Erstaunlich, dass sie nach Konzerten unter anderem in der Manufaktur im kleinen Galao Station macht. Und ein wahrer Glücksfall. Der Sound ist raumfüllend. Als stünde man in einer Bar in der Serie „Twin Peaks“. Elegisch beginnt es, beinahe ein Antiklimax nach all der Wartertei, aber doch ein cleverer Einstieg: „Come Caldera“ vom aktuellen Album „The Exodus Suite“ ist eine hypnotisierende, mantraeske Anrufung, eine von Orgel und Gesang durchgeführte Beschwörung jener fiktiven Göttin, von der diese junge Dame besessen ist.

Ganz im Sinne weiblicher Totenbeschwörer wie Chelsea Wolfe oder Anna von Hausswolff hat sich auch Gemma Ray zuletzt deutlich der Dramatik, der Tragik, der Apokalyptik verschrieben. Ob man es Folk Noir, Southern Gothic oder Americana nennt: ihre Begeisterung für Lee Hazelwood, Nancy Sinatra, für den Beat der alten Girl Groups und den Surf-Sound Kaliforniens konterkariert sie mit der surrealen Welt eines David Lynch und viel Abgründigkeit. Ihre Arrangements bekommen einen hübsch dunklen Anstrich, erinnern auch immer wieder daran, dass sie nun mal aus England kommt. Und wie schon Holly Golightly gezeigt hat, klingt die britische Variante von Country und Blues nun mal anders. Schmecken nach miesem Wetter, Regen und bitterem Schwarztee.
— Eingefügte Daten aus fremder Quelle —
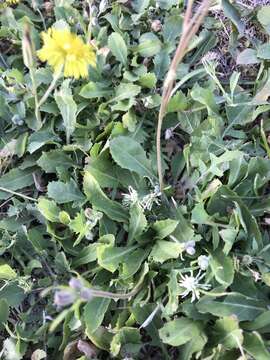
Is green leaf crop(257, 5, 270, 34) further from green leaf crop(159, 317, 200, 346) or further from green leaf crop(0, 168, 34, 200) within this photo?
green leaf crop(159, 317, 200, 346)

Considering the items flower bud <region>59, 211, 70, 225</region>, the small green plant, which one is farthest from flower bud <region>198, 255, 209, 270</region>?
flower bud <region>59, 211, 70, 225</region>

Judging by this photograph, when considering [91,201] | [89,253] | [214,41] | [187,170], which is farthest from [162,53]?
[89,253]

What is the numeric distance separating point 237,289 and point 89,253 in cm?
52

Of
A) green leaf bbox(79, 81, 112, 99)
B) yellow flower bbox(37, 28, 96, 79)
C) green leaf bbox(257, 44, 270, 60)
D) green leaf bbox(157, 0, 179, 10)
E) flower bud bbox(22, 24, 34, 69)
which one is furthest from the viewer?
green leaf bbox(157, 0, 179, 10)

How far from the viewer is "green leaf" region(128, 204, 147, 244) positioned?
1.87m

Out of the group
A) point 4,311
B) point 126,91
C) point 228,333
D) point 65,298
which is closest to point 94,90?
point 126,91

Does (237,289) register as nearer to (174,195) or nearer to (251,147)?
(174,195)

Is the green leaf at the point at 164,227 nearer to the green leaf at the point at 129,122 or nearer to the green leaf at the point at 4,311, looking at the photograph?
the green leaf at the point at 129,122

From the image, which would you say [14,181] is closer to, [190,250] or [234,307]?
[190,250]

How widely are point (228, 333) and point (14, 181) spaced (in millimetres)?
971

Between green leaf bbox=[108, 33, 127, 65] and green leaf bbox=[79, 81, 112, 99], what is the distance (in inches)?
5.2

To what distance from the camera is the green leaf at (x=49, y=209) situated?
6.39 feet

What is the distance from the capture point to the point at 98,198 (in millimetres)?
1940

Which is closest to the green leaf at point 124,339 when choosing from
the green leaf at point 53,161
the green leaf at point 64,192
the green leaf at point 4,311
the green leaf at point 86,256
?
the green leaf at point 86,256
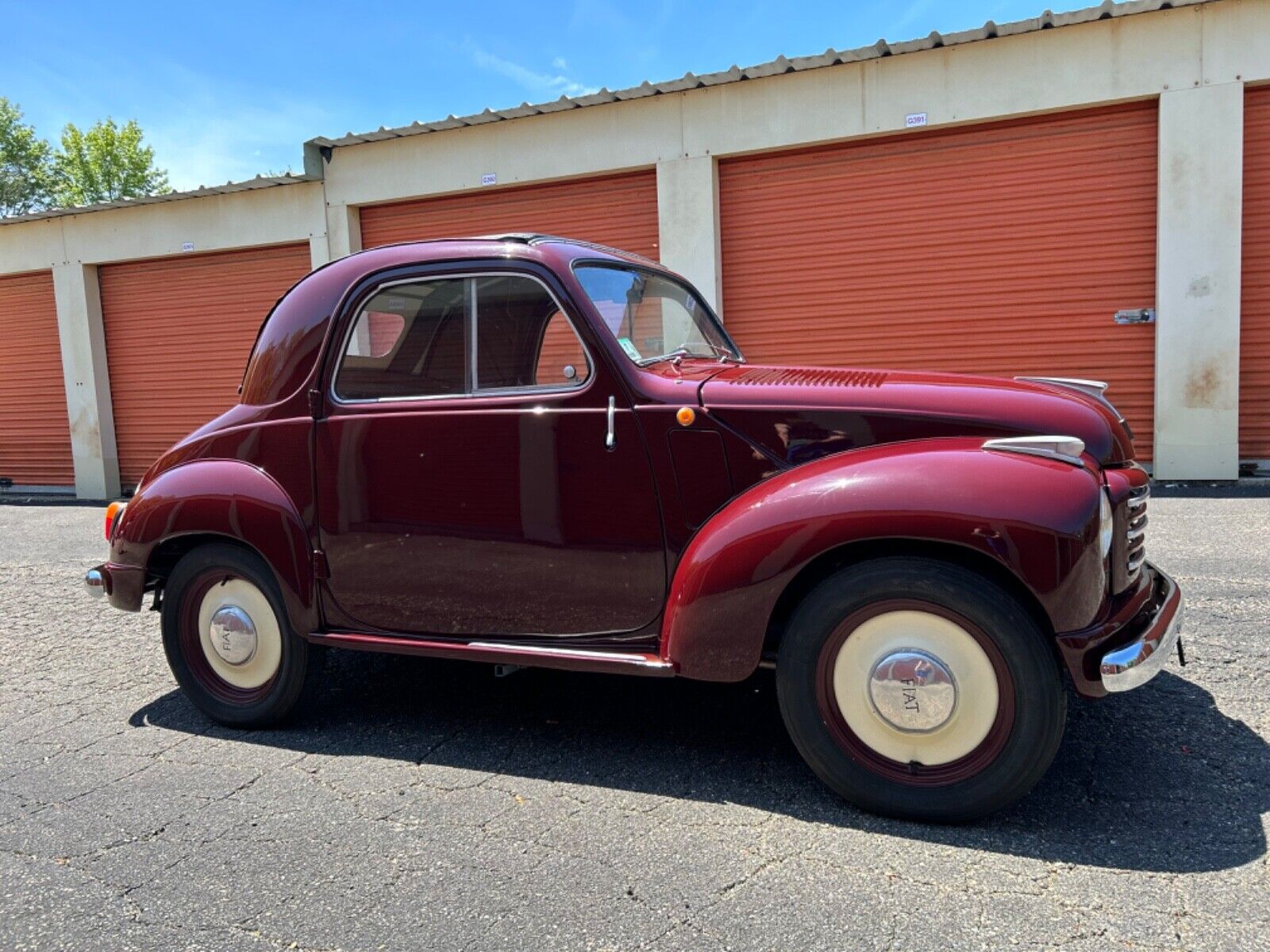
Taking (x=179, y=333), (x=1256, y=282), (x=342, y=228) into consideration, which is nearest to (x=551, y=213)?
(x=342, y=228)

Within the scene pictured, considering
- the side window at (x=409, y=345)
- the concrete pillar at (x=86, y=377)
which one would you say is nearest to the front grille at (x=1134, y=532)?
the side window at (x=409, y=345)

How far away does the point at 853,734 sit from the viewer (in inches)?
104

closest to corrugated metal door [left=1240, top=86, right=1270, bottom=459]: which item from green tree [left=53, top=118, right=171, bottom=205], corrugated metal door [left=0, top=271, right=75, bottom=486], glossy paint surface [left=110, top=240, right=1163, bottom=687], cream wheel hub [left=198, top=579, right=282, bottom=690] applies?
glossy paint surface [left=110, top=240, right=1163, bottom=687]

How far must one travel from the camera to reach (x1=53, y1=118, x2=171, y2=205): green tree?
37.9 metres

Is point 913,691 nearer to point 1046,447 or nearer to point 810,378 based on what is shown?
point 1046,447

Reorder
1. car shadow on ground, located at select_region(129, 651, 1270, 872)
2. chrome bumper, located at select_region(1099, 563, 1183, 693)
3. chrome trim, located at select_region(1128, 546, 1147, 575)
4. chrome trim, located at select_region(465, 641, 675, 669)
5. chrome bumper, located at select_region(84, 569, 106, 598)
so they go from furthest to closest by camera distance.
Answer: chrome bumper, located at select_region(84, 569, 106, 598) → chrome trim, located at select_region(465, 641, 675, 669) → chrome trim, located at select_region(1128, 546, 1147, 575) → car shadow on ground, located at select_region(129, 651, 1270, 872) → chrome bumper, located at select_region(1099, 563, 1183, 693)

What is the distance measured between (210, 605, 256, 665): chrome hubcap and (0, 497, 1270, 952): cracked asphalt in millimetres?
320

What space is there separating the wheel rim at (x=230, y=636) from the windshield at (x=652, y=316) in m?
1.77

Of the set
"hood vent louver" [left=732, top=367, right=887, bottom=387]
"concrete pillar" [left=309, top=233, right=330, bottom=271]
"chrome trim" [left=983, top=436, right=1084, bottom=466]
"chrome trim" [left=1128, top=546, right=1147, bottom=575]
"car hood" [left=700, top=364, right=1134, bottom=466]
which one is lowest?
"chrome trim" [left=1128, top=546, right=1147, bottom=575]

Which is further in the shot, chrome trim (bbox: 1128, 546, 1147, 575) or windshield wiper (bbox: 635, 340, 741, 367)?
windshield wiper (bbox: 635, 340, 741, 367)

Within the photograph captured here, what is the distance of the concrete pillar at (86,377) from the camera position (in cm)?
1228

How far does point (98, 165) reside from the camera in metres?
38.5

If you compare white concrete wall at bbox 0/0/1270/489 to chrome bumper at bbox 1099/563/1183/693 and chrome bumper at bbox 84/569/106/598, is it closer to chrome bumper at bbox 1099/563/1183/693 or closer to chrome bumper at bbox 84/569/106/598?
chrome bumper at bbox 1099/563/1183/693

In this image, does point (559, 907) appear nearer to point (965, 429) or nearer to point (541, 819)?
point (541, 819)
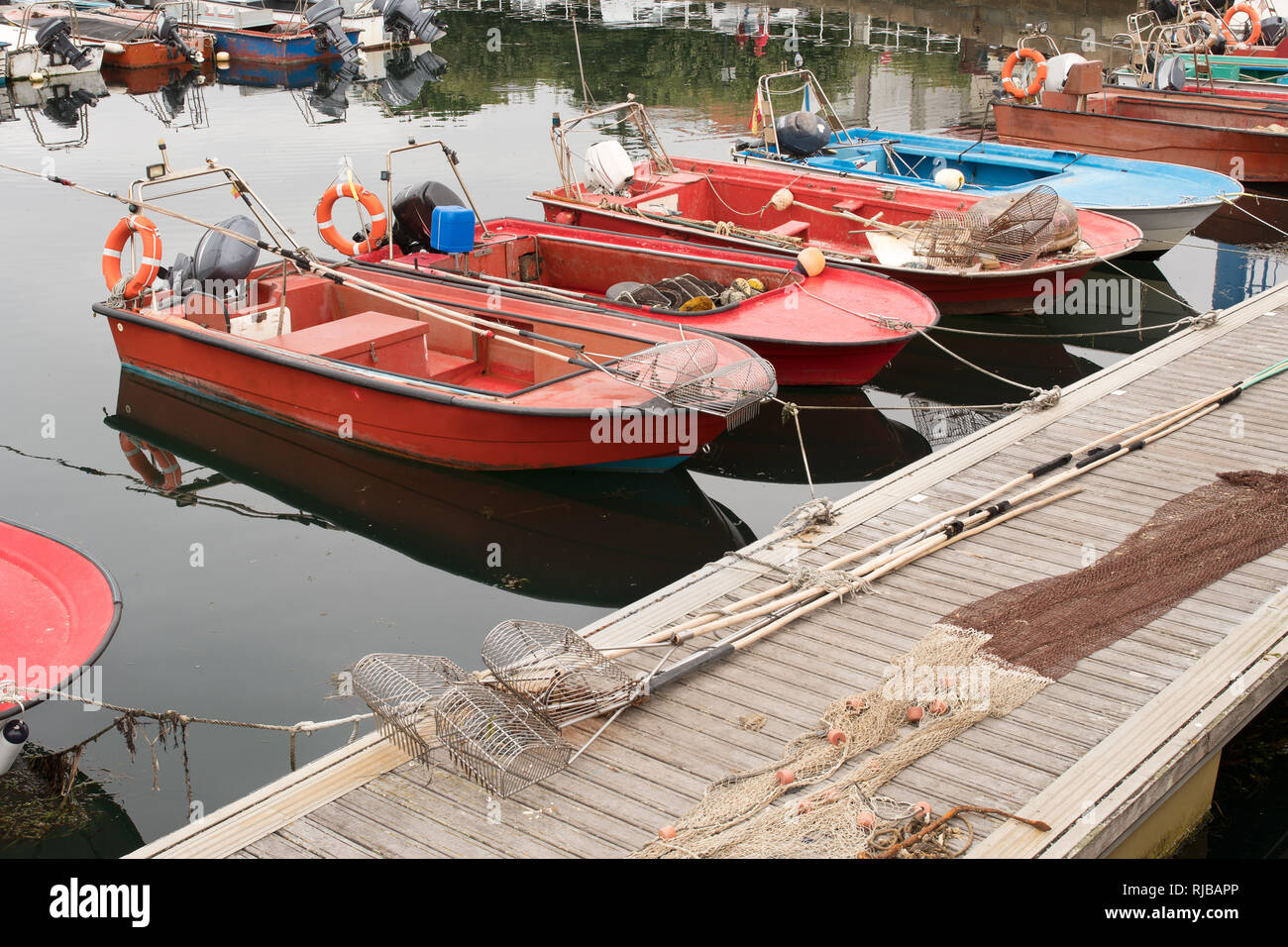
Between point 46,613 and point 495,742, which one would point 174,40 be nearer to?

Einsam verhallt jeder einzelne Ton ihrer Gitarre, Akkorde tropfen, satt und voll ist der Sound, obwohl nur ein surrenden Synthesizer und ein zurückhaltendes Schlagzeug sekundieren. „There Must be More Than This“, „We Are All Wandering“ oder „We Do War“ heißen ihre Stücke, die sie mit viel Gefühl und in der Pose einer PJ Harvey vorträgt, die Augen oftmals geschlossen. Der Körper wiegt sich bedächtig im Takt dieser melodramatischen, verlorenen Songs, die Hand ist beinahe unablässig am Vibrato-Hebel ihrer großen Harmony-Rocket-Gitarre. Die bearbeitet sie unter anderem mit einem Metzgermesser, des Effekts wegen. Große Ansagen gibt es nicht und wenn doch, dann wirkt sie anfangs fast schüchtern. Später folgen Geschichten von großen Katzen in Frankfurts nächtlichen Wäldern, die ähnlich nahe an der Verstrahltheit sind wie ihr Name.

Seit einigen Jahren lebt die Britin im Berliner Exil, mittlerweile klingen ihre Stücke nicht mehr so ungehemmt nach den Sixties, nach dem nostalgischen Flair der Girl-Groups. Das Licht ist ausgegangen in ihrem Sound, der Beat seltener zu hören, Twang und Surf-Gitarren blitzen nur noch vereinzelt auf. Das macht nichts, auch dieser Rahmen steht der 1980 geborenen Sängerin. Mal ein Walzer-Takt, mal ein wenig Cha-Cha-Cha, mal ungeniert poppig, mal verklärt, zumeist aber melancholisch, getragen, surreal, hypnotisierend. Bei ihr klingt alles ganz leicht, nonchalant schüttelt sie ihre ernsten Lieder aus dem Ärmel. Das bleibt im Publikum nicht ohne Wirkung. Gequatscht wird höchstens hinten an der Tür, der übrige Raum goutiert einen bittersüßen Auftritt. Mit unerwiderter Liebe kann sich ja irgendwie doch jeder identifizieren. Leider. Also noch schnell eine Platte eingepackt und daheim weitergelitten.